Nicola Walker, Josh Bolt and Sarah Lancashire in a scene from “Last Tango in Halifax.”
(Matt Squire / PBS)
“Last Tango,” however, did provide her with what she calls her “Tom Cruise stunt moment.” Walker had learned much about handling sheep and farm equipment, but when a scene called for her to back up Gillian’s 1970s tractor, a stunt double appeared. “I was mortified. Then she tries about three times and walks off saying that the tractor was too old,” she recalls. “But I knew that tractor, so I said, ‘That’s OK, I can do it,’ and I backed it up around a corner in the first take.

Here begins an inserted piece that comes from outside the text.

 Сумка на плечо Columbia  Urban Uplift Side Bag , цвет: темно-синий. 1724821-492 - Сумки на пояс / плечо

“It was the one time I felt really cool, my version of Tom Cruise hanging on a plane with no ropes.”
“Alice and Steve” also required her to do a few stunts in a series of intense scenes toward the end of the series, which Walker found exhilarating and worrisome. “I say I love doing stunts, but I was thinking, ‘Please don’t be the middle-aged woman who breaks her ankle jumping from a small height.’”
With 30-odd years in television, Walker has benefited from, and anguished over, the many changes in the industry, including the increasing number of female producers and executives.

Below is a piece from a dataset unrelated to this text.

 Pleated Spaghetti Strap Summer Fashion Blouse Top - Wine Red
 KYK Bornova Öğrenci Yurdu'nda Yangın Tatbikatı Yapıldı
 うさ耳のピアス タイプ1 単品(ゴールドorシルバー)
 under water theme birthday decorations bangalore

“[Producer] Jane Featherstone got me the job on ‘Touching Evil.’ Then she started a production company that did ‘Spooks’ and then another that did ‘River’ and ‘The Split.’ I very much owe my career to her moving up, so I saw that change in the business where women were moving into positions of power.”
Streaming too has increased the reach of her shows, but she’s personally torn about the binge model.
“I keep thinking, all this fabulous effort, months and months of work, and someone like me, I will binge something in two nights,” she says.
The one thing that has her, and many people, truly worried is AI. Walker snorts when discussing a recent AI-generated “announcement” that she and Cillian Murphy would be starring in a noir thriller — ”Wouldn’t that be great?” she says — but last year, she was one of thousands who signed an open letter demanding more transparency about and protection against body scanning.
“No one has ever tried to scan me,” she says, “but that’s because I’m much older and they wouldn’t. What Equity [the British performing arts union] was pointing out is that young actors thinking they have to allow it, which they don’t. I feel it’s really important to protect the generation that’s coming in now.“
Amid the flurry of publicity for “Alice and Steve,” Walker isn’t sure what comes next; the series ends with a very dramatic cliffhanger, which could set up a second season. Or not. Walker is definitely game, though she’s happy either way.
“We were going to leave everything on the dance floor with this one,” she says, “and it works as a stand alone. We would love to do more, but if we never hear from them again, it will be one of the favorite endings of anything I’ve ever done.”
Meanwhile, she says, she’s looking for the next job. What about making real that hallucinated series with Cillian Murphy?
“Wouldn’t it be awful,” she says, laughing uproariously, “if that they tracked that thing down and it came from my IP address?”